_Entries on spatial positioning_
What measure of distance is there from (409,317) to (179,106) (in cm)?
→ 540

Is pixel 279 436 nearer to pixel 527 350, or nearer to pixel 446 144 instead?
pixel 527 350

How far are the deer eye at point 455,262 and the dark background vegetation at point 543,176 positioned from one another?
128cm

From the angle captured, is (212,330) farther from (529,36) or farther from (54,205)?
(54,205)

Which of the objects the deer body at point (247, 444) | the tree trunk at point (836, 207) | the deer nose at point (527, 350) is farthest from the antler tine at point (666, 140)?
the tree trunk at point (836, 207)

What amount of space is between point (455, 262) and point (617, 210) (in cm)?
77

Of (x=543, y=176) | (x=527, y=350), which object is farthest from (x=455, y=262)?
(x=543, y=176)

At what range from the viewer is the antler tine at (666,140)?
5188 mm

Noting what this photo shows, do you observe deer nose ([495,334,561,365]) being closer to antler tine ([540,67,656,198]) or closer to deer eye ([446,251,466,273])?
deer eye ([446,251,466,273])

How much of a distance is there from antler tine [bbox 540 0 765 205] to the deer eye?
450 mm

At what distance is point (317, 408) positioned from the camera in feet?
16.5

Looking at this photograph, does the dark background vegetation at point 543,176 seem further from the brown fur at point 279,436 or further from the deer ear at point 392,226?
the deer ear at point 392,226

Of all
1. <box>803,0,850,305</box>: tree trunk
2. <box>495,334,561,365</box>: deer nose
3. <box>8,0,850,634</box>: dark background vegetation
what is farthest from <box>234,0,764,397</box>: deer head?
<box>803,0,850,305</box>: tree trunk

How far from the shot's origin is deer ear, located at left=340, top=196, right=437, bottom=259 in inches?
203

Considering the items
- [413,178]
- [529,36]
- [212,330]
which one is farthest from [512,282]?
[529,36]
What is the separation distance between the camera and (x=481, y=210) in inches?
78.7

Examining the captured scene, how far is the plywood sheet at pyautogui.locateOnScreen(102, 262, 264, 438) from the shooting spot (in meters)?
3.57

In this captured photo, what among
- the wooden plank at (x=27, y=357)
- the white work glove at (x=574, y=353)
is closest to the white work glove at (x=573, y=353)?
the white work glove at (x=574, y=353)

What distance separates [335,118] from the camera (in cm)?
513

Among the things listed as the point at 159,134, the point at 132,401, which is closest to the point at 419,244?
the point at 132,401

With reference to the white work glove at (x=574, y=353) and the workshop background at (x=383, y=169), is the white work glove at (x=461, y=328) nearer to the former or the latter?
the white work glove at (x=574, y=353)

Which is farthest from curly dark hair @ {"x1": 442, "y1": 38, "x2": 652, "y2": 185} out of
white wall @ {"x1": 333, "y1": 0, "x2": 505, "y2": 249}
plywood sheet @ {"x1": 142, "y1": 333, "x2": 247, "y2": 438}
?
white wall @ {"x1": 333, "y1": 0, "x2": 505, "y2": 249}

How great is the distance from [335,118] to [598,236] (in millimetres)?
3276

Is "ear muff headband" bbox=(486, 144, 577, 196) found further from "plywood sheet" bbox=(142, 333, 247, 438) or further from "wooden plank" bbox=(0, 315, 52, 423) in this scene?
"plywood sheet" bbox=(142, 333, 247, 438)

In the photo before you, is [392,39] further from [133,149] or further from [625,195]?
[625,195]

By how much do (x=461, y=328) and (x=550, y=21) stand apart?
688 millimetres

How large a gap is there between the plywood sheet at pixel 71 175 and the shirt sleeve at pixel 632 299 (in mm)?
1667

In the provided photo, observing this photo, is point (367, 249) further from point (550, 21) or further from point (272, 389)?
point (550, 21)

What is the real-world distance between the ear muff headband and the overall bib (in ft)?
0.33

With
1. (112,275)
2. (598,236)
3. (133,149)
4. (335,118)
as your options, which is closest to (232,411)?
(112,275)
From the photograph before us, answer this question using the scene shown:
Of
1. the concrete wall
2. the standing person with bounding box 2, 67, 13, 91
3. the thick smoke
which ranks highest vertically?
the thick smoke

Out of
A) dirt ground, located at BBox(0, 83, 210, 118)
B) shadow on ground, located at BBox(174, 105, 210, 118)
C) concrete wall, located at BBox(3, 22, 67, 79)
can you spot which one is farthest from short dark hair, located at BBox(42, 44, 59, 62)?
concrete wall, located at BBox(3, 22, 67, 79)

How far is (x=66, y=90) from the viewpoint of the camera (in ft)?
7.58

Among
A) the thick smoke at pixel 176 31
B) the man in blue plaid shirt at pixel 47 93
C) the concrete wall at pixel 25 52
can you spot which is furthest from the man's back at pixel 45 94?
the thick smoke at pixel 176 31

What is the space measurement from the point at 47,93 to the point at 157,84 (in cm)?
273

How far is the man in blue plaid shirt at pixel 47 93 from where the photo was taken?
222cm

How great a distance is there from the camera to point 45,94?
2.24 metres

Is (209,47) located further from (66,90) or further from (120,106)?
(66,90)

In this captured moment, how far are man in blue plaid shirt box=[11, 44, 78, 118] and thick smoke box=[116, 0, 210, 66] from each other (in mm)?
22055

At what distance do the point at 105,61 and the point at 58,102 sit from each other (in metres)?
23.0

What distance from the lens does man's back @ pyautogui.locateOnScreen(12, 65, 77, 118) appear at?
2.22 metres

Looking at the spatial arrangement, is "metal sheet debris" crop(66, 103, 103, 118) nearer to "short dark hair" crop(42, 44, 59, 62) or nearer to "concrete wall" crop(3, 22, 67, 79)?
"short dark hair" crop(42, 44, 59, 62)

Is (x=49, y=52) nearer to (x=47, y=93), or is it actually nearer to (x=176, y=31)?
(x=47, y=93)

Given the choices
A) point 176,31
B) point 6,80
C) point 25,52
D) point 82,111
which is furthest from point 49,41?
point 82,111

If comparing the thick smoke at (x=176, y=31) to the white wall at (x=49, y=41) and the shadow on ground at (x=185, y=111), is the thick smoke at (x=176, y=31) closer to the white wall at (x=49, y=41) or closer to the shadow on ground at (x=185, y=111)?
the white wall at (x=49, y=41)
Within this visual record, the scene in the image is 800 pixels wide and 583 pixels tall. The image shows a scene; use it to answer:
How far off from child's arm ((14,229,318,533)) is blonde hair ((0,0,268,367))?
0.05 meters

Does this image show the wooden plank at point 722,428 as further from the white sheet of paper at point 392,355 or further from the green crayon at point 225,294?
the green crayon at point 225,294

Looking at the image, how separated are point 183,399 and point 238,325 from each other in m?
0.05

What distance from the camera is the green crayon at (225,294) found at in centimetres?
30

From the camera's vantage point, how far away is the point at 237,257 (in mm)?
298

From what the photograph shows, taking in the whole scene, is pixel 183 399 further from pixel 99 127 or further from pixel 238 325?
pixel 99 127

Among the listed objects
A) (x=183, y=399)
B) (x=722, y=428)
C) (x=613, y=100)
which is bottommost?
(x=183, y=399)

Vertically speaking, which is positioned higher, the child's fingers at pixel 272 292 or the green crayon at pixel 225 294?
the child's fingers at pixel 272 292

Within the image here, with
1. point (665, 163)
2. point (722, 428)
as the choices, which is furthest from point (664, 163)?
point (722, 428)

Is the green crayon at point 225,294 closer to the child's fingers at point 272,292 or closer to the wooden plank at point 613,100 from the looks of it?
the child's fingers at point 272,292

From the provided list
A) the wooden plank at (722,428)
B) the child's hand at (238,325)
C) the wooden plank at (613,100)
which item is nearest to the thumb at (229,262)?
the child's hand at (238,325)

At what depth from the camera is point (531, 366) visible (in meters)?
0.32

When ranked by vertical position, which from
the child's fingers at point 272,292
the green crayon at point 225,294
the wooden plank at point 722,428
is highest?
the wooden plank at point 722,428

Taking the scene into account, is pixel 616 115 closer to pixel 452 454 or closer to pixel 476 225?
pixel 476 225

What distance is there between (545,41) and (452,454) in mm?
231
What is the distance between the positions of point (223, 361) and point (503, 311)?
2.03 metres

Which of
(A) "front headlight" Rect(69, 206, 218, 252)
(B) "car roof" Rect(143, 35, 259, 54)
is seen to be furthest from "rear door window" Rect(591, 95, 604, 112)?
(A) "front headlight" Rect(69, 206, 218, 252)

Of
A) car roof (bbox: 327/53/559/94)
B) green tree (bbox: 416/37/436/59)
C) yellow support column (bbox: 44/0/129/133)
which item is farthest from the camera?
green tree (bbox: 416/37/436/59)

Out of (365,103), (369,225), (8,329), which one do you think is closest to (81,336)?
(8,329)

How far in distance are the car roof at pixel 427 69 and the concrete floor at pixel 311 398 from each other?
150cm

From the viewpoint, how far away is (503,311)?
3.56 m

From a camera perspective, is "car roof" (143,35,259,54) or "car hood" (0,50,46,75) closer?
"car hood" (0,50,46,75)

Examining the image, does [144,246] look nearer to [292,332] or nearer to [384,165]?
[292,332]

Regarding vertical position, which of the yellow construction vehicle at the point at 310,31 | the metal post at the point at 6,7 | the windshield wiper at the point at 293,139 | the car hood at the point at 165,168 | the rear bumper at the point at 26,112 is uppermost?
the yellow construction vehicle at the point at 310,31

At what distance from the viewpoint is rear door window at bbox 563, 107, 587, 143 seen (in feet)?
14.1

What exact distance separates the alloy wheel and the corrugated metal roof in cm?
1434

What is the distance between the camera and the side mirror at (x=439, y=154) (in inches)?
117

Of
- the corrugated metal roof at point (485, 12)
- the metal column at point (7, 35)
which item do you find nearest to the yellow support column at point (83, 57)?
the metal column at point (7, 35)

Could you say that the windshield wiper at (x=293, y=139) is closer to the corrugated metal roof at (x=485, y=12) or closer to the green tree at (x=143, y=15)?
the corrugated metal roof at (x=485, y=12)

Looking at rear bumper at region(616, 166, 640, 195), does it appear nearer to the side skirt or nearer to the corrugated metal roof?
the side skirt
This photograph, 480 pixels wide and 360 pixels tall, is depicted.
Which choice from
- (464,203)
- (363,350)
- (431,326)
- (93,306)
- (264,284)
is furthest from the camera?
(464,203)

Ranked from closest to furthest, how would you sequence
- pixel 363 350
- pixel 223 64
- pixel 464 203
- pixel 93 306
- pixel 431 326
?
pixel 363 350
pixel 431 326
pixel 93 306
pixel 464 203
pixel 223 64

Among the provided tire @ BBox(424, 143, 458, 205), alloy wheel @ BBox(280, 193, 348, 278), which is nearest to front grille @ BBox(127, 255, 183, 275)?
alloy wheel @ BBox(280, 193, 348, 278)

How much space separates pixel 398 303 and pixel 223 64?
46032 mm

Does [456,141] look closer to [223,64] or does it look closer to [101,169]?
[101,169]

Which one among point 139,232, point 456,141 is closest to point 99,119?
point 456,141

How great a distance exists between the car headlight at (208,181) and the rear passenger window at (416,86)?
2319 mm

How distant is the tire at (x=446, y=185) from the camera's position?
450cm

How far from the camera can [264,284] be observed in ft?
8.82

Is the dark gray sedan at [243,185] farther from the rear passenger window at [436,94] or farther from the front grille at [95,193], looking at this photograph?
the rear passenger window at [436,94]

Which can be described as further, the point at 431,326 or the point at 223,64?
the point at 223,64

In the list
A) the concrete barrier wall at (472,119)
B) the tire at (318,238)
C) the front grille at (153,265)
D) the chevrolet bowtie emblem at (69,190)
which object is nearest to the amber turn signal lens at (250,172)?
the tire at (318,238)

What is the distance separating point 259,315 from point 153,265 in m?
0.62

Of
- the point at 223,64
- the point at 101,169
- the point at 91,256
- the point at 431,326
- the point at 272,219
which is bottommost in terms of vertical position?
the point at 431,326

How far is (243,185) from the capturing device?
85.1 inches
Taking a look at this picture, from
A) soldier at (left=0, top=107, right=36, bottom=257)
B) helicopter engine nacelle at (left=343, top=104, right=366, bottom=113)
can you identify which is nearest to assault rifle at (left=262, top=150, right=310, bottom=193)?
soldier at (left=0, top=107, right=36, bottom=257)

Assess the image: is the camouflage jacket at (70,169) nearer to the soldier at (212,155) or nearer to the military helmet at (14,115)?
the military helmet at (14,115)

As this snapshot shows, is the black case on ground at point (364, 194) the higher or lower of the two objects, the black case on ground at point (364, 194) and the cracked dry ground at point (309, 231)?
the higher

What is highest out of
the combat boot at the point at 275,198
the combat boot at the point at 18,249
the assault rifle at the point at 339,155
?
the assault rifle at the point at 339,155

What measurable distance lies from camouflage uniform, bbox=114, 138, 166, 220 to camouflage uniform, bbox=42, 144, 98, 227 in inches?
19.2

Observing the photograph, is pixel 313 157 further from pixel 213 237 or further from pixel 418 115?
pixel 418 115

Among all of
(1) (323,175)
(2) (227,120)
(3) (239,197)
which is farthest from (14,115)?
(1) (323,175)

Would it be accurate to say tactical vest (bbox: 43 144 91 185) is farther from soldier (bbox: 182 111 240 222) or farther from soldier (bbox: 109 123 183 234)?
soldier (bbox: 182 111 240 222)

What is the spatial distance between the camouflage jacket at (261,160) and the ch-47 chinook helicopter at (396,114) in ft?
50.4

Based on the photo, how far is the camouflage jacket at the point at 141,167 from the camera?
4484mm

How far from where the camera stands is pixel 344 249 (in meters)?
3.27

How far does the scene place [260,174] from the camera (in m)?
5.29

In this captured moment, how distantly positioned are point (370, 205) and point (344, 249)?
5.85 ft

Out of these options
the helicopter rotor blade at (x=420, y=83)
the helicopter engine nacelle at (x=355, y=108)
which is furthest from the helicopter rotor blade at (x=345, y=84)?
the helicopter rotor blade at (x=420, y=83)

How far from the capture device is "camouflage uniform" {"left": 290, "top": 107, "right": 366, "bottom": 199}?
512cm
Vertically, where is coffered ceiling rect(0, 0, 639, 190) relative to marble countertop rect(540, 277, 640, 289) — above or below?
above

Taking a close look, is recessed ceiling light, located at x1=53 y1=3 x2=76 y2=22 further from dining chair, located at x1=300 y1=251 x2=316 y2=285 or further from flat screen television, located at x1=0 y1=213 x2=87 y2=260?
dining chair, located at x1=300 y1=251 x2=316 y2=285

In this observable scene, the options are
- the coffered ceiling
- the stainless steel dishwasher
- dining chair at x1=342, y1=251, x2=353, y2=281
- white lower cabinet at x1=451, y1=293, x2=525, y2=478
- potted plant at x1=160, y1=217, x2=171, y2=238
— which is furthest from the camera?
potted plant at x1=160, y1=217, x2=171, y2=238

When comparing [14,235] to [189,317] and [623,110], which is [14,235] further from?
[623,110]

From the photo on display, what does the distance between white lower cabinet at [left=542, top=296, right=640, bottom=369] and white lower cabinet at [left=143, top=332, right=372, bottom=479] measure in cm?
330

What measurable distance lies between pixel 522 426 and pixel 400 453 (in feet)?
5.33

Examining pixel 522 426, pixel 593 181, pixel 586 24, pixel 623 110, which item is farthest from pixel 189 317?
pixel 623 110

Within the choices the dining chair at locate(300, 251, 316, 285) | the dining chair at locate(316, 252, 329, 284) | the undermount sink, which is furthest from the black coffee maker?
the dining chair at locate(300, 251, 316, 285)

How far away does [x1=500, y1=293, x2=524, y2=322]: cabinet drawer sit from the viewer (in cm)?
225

_Goal of the exercise_
From the items above, select every line containing the word "jacket" and copy each one in full.

_Response to the exercise_
Assess the image: is the camouflage jacket at (70,169) nearer to the soldier at (212,155) or nearer to the military helmet at (14,115)?
What is the spatial distance between the camouflage jacket at (261,160) and the ch-47 chinook helicopter at (396,114) in ft?
Based on the photo, how far is the camouflage jacket at the point at 141,167 from the camera?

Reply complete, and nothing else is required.